* [GIVEN REQUEST] Quote each of the entries below word for word, leaving out the pictures.

* [EXERCISE MATERIAL]
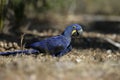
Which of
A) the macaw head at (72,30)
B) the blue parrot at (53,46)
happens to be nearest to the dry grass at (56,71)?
the blue parrot at (53,46)

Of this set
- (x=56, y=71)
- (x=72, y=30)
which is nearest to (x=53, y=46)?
(x=72, y=30)

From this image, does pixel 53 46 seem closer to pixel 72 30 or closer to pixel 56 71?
pixel 72 30

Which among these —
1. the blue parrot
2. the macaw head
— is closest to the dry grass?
the blue parrot

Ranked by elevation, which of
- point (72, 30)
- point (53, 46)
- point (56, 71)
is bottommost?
point (53, 46)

* [TASK SOLUTION]
Which of
A) the macaw head at (72,30)
B) the blue parrot at (53,46)
happens to be nearest to the dry grass at (56,71)?
the blue parrot at (53,46)

Of this set
- (x=56, y=71)
- (x=72, y=30)
which is nearest to (x=53, y=46)?
(x=72, y=30)

From this image, does pixel 53 46 seem closer to pixel 72 30 or closer to pixel 56 71?
pixel 72 30

Which among these —
1. the blue parrot
2. the macaw head
— is closest to the dry grass?
the blue parrot

Ranked by elevation, which of
- point (72, 30)
- point (53, 46)
- point (56, 71)
is bottommost?
point (53, 46)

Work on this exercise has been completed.